Sarana dan cara komunikasi konvensional ragamnya antara lain: 1)Komunikasi Verbal/tuturan, misal: dialog, rapat, diskusi, homili. Juga tersedia 2)Komunikasi Teks seperti: surat, pengumuman, lembar informasi. 3)Telekomunikasi, meliputi: telpon, SMS, email. 4)Media Massa konvensional terdiri dari: media cetak, radio dan televisi.

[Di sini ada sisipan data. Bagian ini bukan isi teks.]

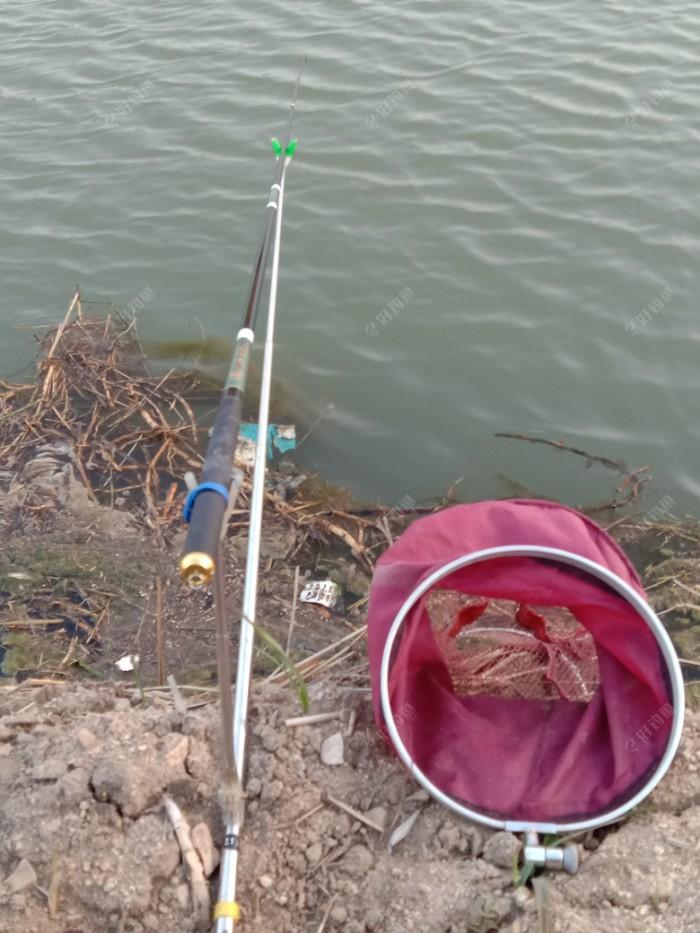 钓位图,今天带的鱼护,因为天热了,放在桶里鱼儿容易死,这是个1.5米鱼护,刚刚够到水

Pertumbuhan sarana dan cara komunikasi digital menghasilkan beragam sistem, seperti: Konvergensi (persilangan media massa konvensional dengan teknologi informasi), Media Online, Multi Media dan Media Sosial. Berbagai sistem ini menurunkan ragam model media komunikasi baru, baik yang bersifat personal maupun massa. 1)Dalam rumpun Media Online hadir: Website, Blog, Streaming media, On demand. 2)Di rumpun Media Sosial bertumbuhan: Friendster, Face Book, Twitter, You Tube. 3)Di Multi Media lahir: Electronic Book, CD-Rom, Game dan sejenisnya.   

REKOMENDASI
Terkait dengan tujuan pengembangan iman umat Paroki Kelsapa melalui komunikasi dan media, -juga usaha mendinamisasi komunikasi di Paroki Kelsapa-, metode dan sarana apa yang secara realistis dapat digunakan? Beberapa rekomendasi berikut dapat menjadi rencana aksi .

1. Komunikasi Verbal:
Meski tergolong paling konvensional, komunikasi verbal tetap efektif untuk digunakan. Terutama bentuk: Rapat, Konsultasi, Homili, Diskusi dan Pengajaran.

2.Komunikasi Teks:
Meski juga tergolong konvensional, efektivitasnya juga tidak meragukan, khususnya bentuk: Surat, Edaran, Lembaran dan Pengumuman.

3.Telekomunikasi:
Meski tergolong sederhana, Telpon, SMS, Email dan BBM direkomendasikan untuk digunakan.

4.Media Massa:
Dianjurkan berkonsentrasi pada media cetak, seperti: Tabloid, Majalah, Buletin dan Warta Paroki. 

REKOMENDASI KHUSUS:
Selain 4 Rekomendasi ini adalah menghidupkan peran dan fungsi seksi Komunikasi Sosial (Komsos). Lembaga struktural Paroki ini, ternyata sering tidak diberdayakan dan difungsikan sebagai konseptor dan motor komunikasi Gereja. Status dan fungsinya sering hanya sebatas pelaksana terbitan media massa. Tetapi Komsos jarang diperankan lebih strategis. Misalnya mendesain pola komunikasi Gereja, atau menjadi ujung tombak sektor komunikasi internal dan eksternal Paroki. Yang paling sering terjadi, Komsos tidak tahu harus melakukan apa, dan memahami tugas kewajibannya bagi Paroki dan Gereja. Untuk itu peran Pastor Paroki, BGKP dan DPP sangat diharapkan secara kebijakan maupun implementif, dengan menjadikan Komsos sebagai entitas komunikasi yang strategis.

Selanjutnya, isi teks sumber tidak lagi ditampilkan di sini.